Dan Rather was always a lousy, biased, beclowned newsman, but it wasn't until he tried to foist off those laughably obvious forged documents about President George W. Bush's time in the Texas Air National Guard that his all of his prideful and left-wing flaws finally came home to roost. And they're still roosting. To this day, Rather continues to make an ass of himself defending a disgraced career and the thoroughly discredited story that finally brought him down.
Lately, Rather has been popping up on various MSM venues to prove he's nothing close to rehabilitated in the Department of Ethics. Today he was on "Morning Joe," where he stood on his porch, shook his fist, and hollered a lecture at those who exposed him.
But that's just Dan Rather being Dan Rather.
The worst part was "Morning Joe" panelist Mike Barnicle enabling the disgraced former anchor with this slop:
Mike Barnicle, "Morning Joe" panelist: The aspect of your life your story, the culture that we are all a part of, in that you have had and still have this tremendously honorable career across all of these decades. Going to Afghanistan in a few days for the 14th or 15th time covering a major story, war in our times.
And yet we live in an age where not just with you but one second of that career, one day, one hour of that career can be extracted and built up by elements of the culture around us trying to define an entire career. There is a danger in that.
Obviously, Rather jumped all over this and assumed his favorite position: the victim:
Dan Rather: Well, I agree with you. Of course, Mike, I would. But I do think it is something people can pull back for what we call in television, the wide shot and think about that with the internet, with all of its advantages -- and I'm a great believer in the internet and the future of the internet.
But one of the downsides is exactly what you just said. That anonymous people, frequently organized for partisan and political purposes and/or their ideology, can anonymously absolutely blow up your reputation.
Whether it's your neighbor, you can be a plumber or a welder or a businessman and if your neighbor doesn't like you he can virtually destroy you over a 24, 36 hour period, anonymously, by putting out all kinds of misinformation, lies even about and that moment it's frozen in time and many people identify you with that moment. It's true.
One way to avoid this is to not give those "awful" Internet people ammo. You know, like fraudulent documents used in a partisan attempt to take down a sitting president.
Another way might've been to admit those documents were fakes instead of assuming the high-larious position of being the only person on the planet still defending them.
What Barnicle's and Rather's complaint ultimately comes down to is this: These are Old Media holdovers not used to accountability. When these two entered the profession of journalism (a term I use loosely), it was with the understanding that they would not only be the last word in accountability, but also that no one would ever hold them accountable.
Then, in the middle of their careers, the First Amendment had a beautiful new baby called New Media, and the party for the unaccountable came to an end.

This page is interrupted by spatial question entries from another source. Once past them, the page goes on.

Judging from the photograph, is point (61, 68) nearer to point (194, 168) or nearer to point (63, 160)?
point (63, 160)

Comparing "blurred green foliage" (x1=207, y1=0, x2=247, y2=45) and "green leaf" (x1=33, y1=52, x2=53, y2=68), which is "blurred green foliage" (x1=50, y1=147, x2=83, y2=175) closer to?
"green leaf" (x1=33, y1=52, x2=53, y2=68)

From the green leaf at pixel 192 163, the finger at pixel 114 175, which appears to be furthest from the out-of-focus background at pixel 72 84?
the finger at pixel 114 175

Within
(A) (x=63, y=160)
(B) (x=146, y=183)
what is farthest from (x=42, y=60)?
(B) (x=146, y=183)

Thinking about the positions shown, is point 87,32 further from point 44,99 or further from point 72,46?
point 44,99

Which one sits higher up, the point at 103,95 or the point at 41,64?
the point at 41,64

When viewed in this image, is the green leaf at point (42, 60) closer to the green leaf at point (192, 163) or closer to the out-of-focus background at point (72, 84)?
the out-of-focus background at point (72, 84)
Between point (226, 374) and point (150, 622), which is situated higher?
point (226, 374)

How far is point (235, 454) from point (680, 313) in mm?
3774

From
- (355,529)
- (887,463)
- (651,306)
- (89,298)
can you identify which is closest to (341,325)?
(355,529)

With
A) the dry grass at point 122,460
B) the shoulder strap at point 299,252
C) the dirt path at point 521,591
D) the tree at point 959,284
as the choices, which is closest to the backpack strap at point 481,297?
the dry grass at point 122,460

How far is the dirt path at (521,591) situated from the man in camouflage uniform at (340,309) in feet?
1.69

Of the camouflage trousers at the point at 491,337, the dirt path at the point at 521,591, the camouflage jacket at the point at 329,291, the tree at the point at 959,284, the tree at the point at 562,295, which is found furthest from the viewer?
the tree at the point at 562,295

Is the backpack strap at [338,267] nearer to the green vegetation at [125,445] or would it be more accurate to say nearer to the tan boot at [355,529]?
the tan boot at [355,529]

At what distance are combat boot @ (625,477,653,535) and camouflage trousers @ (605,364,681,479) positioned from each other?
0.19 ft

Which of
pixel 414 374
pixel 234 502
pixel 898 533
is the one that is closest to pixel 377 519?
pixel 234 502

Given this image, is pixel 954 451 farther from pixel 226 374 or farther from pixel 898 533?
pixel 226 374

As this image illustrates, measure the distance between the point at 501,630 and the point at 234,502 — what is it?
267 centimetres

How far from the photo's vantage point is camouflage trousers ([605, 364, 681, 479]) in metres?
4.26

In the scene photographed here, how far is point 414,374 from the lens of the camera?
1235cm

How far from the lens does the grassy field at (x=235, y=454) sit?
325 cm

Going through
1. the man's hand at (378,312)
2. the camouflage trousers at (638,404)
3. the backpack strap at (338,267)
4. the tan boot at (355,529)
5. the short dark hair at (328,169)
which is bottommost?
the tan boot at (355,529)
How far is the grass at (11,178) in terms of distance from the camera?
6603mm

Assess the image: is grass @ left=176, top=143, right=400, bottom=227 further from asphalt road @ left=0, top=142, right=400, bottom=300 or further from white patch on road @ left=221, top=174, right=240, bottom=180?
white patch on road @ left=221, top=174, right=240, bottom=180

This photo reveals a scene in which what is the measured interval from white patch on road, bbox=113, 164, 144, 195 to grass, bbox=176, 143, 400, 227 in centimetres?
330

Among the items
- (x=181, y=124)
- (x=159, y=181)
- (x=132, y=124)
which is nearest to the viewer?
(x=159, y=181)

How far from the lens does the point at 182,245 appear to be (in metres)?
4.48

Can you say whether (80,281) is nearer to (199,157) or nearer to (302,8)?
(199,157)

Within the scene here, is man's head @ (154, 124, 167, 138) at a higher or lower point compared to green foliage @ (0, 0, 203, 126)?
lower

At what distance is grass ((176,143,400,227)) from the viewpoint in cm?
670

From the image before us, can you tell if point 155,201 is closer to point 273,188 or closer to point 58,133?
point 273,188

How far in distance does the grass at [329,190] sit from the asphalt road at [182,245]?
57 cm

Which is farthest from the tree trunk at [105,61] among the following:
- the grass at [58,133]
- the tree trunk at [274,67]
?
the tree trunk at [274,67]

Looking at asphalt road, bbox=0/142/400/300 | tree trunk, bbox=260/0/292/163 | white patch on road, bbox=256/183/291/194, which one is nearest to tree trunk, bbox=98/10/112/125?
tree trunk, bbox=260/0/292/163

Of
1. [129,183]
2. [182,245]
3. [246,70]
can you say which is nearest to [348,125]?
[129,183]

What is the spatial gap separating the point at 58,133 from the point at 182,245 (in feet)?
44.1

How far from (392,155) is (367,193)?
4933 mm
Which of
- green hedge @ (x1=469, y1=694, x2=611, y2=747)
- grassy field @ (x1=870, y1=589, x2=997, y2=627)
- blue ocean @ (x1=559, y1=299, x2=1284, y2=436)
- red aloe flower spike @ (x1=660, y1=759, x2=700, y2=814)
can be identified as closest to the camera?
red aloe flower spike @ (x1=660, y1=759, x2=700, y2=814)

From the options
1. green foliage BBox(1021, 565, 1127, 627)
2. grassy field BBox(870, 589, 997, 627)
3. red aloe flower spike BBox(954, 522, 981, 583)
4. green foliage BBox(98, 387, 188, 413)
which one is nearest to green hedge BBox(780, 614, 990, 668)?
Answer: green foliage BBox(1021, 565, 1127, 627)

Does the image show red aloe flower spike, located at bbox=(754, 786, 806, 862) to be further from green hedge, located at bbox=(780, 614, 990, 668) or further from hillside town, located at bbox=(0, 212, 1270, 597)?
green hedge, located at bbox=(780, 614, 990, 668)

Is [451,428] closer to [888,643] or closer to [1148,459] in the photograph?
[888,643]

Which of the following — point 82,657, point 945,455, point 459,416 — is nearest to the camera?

Yes, suddenly the media's worst nightmare came true. The Great Unwashed no longer had to sit there and suck on the lies and bias. Suddenly, we were able to fight back and do to the media what it does to everyone who disagrees with them politically: bathe 'em in sunshine.
And like the unholy monster the institution of the mainstream media really is, when faced with sunlight, it writhes and screams and hisses aloud hollow threats on its way to the ash heap of history, where it belongs.